Sometime a person can be their own worst enemy and engage in very self-defeating behavior. I know this from all too personal experience. I think of all the time I wasted in futile attempts to not really live my life and I cringe. The problem is that I can see this behavior in others, but no one listens. I guess we are all destined to make all of our own mistakes. I certainly made plenty of them, but I clearly didn't have all the facts at my disposal earlier in my life. I think that I took the hard path, but In fact I took what was likely the only path at the time. Things are different today, I think, considerably different.

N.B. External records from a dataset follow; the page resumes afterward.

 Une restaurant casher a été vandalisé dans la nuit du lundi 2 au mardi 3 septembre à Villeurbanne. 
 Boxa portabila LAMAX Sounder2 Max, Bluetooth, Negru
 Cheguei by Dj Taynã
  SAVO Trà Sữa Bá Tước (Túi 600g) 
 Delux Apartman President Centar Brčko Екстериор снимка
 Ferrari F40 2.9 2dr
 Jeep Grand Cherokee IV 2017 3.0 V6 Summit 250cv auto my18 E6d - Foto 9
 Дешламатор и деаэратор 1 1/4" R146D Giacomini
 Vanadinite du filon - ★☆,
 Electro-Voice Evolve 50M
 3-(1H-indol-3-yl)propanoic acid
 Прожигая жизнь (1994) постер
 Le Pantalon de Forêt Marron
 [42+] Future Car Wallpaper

Life is up and down with my children, especially with my youngest son. He has always seemed to want to chart his own path, rocky as it might be. For the past two month he has hardly spoke to me, mostly a grunted "Hi." Suddenly he wants me to help him with a computer project and is all chatty. I am tickled pink, but it's so strange.
I am back to doing T'ai Chi. My back is in reasonable, though not perfect, shape. I feel so much better after doing just a little of the T'ai Chi and Chigong exercises.

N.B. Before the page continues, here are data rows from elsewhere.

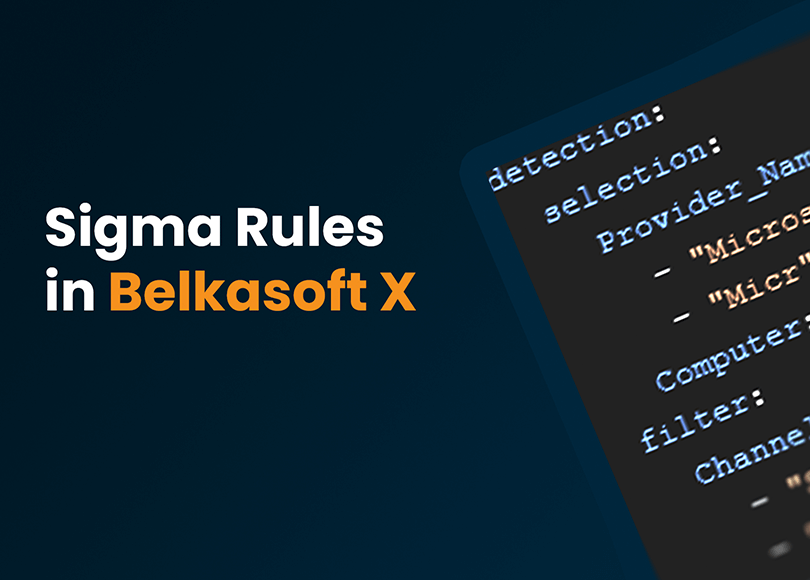 Walkthrough: Sigma Rules in Belkasoft X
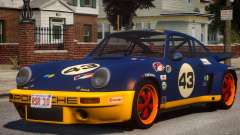 1974 Porsche 911 PJ7 for GTA 4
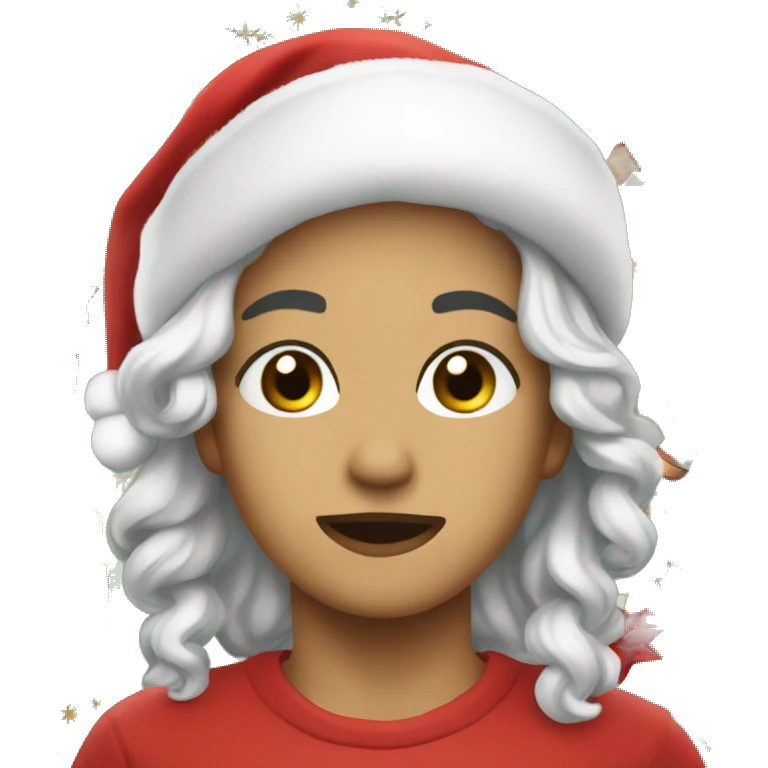 Navidad aesthetic  emoji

The weather has been great the past two days! It has been warm and mostly sunny. I don't even mind the strange new time-change date. By the way I got a full night's sleep last night. Aside from the T'ai Chi and a bit of grocery shopping I haven't been doing too much outside of the house. I have been on the computer a lot; make that too much. I have been doing a little too much browsing and not enough writing.
This is running on so I will conclude. I am looking for more warm weather and hopefully some new spring experiences, and friends. This looks to be a busier week. Have a good evening.